Dataset excerpt:
================

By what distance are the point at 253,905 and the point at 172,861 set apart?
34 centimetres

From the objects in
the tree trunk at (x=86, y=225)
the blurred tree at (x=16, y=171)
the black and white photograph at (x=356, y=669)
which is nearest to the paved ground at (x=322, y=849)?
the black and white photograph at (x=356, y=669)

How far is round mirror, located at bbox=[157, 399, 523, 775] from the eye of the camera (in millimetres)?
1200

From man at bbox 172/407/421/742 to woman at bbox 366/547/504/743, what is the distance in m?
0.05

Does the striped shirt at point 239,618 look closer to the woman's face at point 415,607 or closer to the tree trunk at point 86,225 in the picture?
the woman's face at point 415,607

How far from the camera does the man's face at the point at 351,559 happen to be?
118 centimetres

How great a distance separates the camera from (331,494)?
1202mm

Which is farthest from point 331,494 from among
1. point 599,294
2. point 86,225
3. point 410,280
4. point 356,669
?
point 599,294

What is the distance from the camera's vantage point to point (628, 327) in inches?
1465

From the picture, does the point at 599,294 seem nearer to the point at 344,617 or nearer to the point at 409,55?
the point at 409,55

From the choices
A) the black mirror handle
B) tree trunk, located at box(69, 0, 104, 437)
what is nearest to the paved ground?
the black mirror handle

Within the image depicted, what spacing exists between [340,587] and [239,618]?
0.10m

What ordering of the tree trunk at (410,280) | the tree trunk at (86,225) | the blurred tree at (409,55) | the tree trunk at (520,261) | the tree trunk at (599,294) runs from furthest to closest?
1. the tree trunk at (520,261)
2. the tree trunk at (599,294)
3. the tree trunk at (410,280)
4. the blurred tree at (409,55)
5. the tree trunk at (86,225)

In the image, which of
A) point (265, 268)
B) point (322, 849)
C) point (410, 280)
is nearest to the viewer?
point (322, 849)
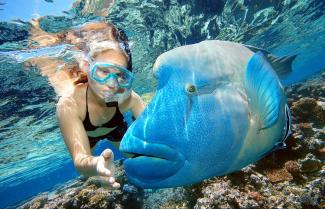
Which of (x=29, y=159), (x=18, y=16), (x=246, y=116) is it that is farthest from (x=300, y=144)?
(x=29, y=159)

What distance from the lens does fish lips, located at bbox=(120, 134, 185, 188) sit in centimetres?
128

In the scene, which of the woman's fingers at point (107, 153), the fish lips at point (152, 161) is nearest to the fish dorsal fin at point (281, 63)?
the fish lips at point (152, 161)

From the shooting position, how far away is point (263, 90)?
4.25 ft

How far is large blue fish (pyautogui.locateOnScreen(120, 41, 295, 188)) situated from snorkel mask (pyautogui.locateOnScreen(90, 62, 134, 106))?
9.53 ft

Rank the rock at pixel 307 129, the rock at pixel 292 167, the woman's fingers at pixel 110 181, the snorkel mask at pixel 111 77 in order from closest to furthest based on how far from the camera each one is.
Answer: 1. the woman's fingers at pixel 110 181
2. the snorkel mask at pixel 111 77
3. the rock at pixel 292 167
4. the rock at pixel 307 129

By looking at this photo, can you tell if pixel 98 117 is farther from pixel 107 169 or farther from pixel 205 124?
pixel 205 124

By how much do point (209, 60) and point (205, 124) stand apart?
1.46ft

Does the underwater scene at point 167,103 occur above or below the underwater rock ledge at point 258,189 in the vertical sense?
above

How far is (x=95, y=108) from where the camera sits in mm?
4340

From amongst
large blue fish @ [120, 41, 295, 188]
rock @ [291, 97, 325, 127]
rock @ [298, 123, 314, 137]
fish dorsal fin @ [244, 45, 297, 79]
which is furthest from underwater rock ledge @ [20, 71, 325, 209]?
large blue fish @ [120, 41, 295, 188]

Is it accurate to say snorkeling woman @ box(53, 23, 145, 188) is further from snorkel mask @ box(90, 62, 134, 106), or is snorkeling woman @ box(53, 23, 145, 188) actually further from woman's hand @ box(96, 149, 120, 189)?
woman's hand @ box(96, 149, 120, 189)

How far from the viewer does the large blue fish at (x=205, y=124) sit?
1292 mm

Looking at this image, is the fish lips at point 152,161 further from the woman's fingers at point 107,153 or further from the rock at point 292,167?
the rock at point 292,167

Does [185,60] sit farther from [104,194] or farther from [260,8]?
[260,8]
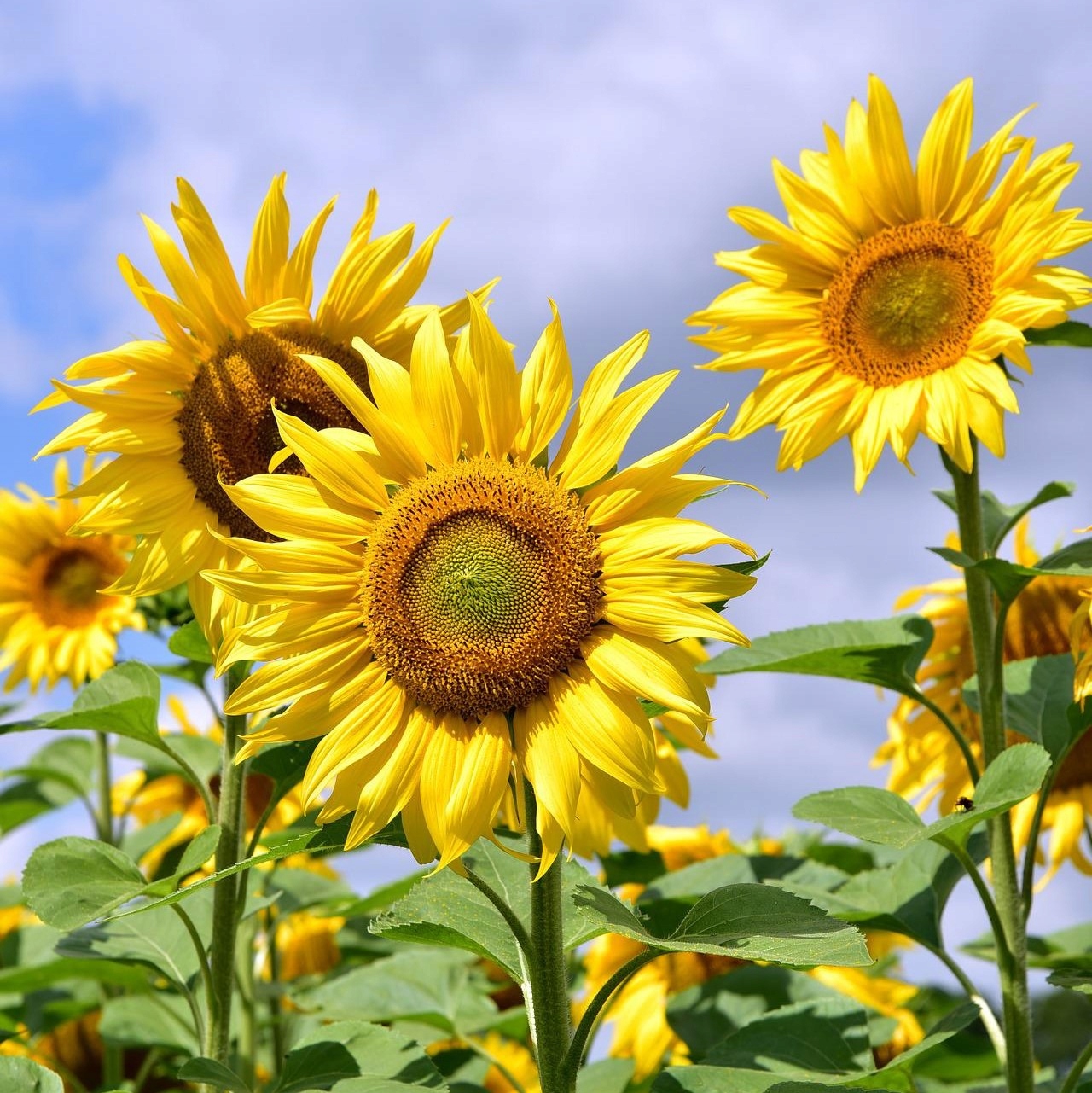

================

Quote word for word the stretch of the listing from the line containing "Is it accurate" through the end of the listing, including both ends. Leave the pictures out of your answer.

▸ Full output
Is it accurate to say snorkeling woman @ box(53, 23, 145, 188) is further from snorkel mask @ box(90, 62, 134, 106), or is snorkeling woman @ box(53, 23, 145, 188) actually further from woman's hand @ box(96, 149, 120, 189)?
woman's hand @ box(96, 149, 120, 189)

How far from the viewer does the large blue fish at (x=205, y=124) sit?
1292 mm

Looking at this image, is the fish lips at point 152,161 further from the woman's fingers at point 107,153 or further from the rock at point 292,167?
the rock at point 292,167

Does [185,60] sit farther from [104,194] or farther from [260,8]?
[260,8]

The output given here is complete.